Wednesday, December 21, 2011

Tips on video game localization

An impeccable knowledge of the terminology and vocabulary of a specific field is the basic requisite to make a quality translation. However, different translations need different approaches: not only concerning the choice of words and wording, but concerning even the format of final layout of the job - PDF files that need to be converted to Word, numbered boxes, Excel tables, date conversions, measurement units… there are some rules that need to be respected and some directions which need to be followed.

Among these kind of translations, there is one type of assignment that seems at first to be very simple, one for which complexity is usually underestimated: video game translations. There are a lot of common misconceptions regarding the idea of “video game translation”.

Here are a few of them:

There is no need for proficiency in a specific vocabulary.
The contents are simple to understand.
Users are guys who just want to play; it doesn’t matter if the text is OK or not.
It’s a minor field in the world of translation.

I have experience, especially in the translation of video games, as translator and as a localization PM… and let me say one thing: video game translations are tricky… very tricky. I would like to point out in few words some of the things that are most important for a translator to keep in mind at all times while translating a video game.
Experience: The translator HAS to love video games… or at least has to have a minimum knowledge of video games: if the name Mario brings to your mind the idea of an Italian pizza maker… this is not your kind of translation! It is very important to have experience in playing video games, especially in the target language.

Identification: If you are translating a spy game, your character needs to speak like a spy, think like a spy, act like a spy. If the character is a child, don’t forget that it's not you who is speaking, but a child… the same is true if the character is an old woman, a soldier, a fisherman, a nurse, a serial killer, or an alien… It’s important to keep in mind who exactly is talking, and in what sort of context/situation.

Direct Translations: There is a specific vocabulary for each game that NEEDS to be left as it is. Words that are commonly used in all the target languages and that should not be translated: please do not use “GIOCO FINITO”, “PARTIE TERMINEE” or “FIN DEL JUEGO” for “GAME OVER”!! The same for “COMBO”, “1UP”, “BONUS” and other words like this. When in doubt, ask the agent who contracted you for the job or the project manager who’s following the game.

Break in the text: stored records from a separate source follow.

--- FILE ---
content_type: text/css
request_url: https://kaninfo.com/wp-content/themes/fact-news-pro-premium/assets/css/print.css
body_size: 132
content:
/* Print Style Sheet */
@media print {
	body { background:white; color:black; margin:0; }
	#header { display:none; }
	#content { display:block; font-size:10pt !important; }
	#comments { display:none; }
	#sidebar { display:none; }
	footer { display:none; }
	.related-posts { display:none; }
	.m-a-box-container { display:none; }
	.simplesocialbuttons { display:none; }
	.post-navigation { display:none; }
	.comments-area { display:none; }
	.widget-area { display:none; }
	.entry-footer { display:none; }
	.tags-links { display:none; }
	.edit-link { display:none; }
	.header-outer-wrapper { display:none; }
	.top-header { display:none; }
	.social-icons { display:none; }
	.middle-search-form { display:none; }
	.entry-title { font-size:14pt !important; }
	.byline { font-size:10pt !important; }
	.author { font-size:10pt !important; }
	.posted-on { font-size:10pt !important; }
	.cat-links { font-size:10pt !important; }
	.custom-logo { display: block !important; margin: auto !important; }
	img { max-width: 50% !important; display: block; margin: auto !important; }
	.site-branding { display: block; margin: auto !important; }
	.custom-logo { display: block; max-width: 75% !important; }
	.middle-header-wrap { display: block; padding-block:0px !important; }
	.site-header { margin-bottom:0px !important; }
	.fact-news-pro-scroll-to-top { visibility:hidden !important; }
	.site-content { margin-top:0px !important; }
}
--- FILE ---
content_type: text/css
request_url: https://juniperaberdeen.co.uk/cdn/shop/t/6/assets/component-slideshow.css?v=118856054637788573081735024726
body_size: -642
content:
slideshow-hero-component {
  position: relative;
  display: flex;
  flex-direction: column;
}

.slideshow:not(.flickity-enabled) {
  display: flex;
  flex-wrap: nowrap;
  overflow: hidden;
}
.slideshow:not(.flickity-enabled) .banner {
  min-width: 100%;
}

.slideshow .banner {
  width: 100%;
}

Overflow: Video game text is made to be displayed on screen - sometimes on very small screens (portable consoles), in boxes, near energy bars, in small tables, and so go on. Always ask about character limitations before beginning the translation, and try to respect them while translating. Correcting everything “later” will take you way too much time!

Vocabulary: Pay attention to the video game content rating system in regards to the kind of language you use (for example, PEGI, in the case of Europe). Some games are for everyone, some other are for children, and others are for “adults” only. Swear words have to be avoided (of course!) in games for children, but are “necessary” in some kind of games. Moreover, some companies, such as Nintendo are more strict than others regarding vocabulary, and it also depends on the country in which the game will be published. For example, in a game for children published in a very Catholic country, you have to use “temple” instead of “church” and avoid any kind reference to religion; or in a country in which laws on alcohol are particularly strict, you must use “grape juice” instead of “wine”; and there are thousands of other small, specific indications and directions, all differing from game to game and from country to country. Always ask for a glossary of “prohibited” words before starting: even in this case, correcting everything “later” will be only a waste of time!

Terminology: Each hardware maker provides a specific and unique set of terminology for console parts, controllers, devices, actions you can perform with the controllers, system messages, and so on. Pad, D-pad, cross-pad, control sticks, levers, keys, buttons and other parts like these have to be translated according to the maker's terminology. Consult the terminology as it was a sort of Holy Text, even if it sometimes sounds stupid. In this case as well, ask the agency for the terminology and check it any time it's necessary.

These are only some basic guidelines on how to handle a video game translation. Of course, for each project there will be different indications and directions, but the above represent the basis of this kind of translation.
One more thing you should keep in mind: you’re not simply translating, you’re localizing!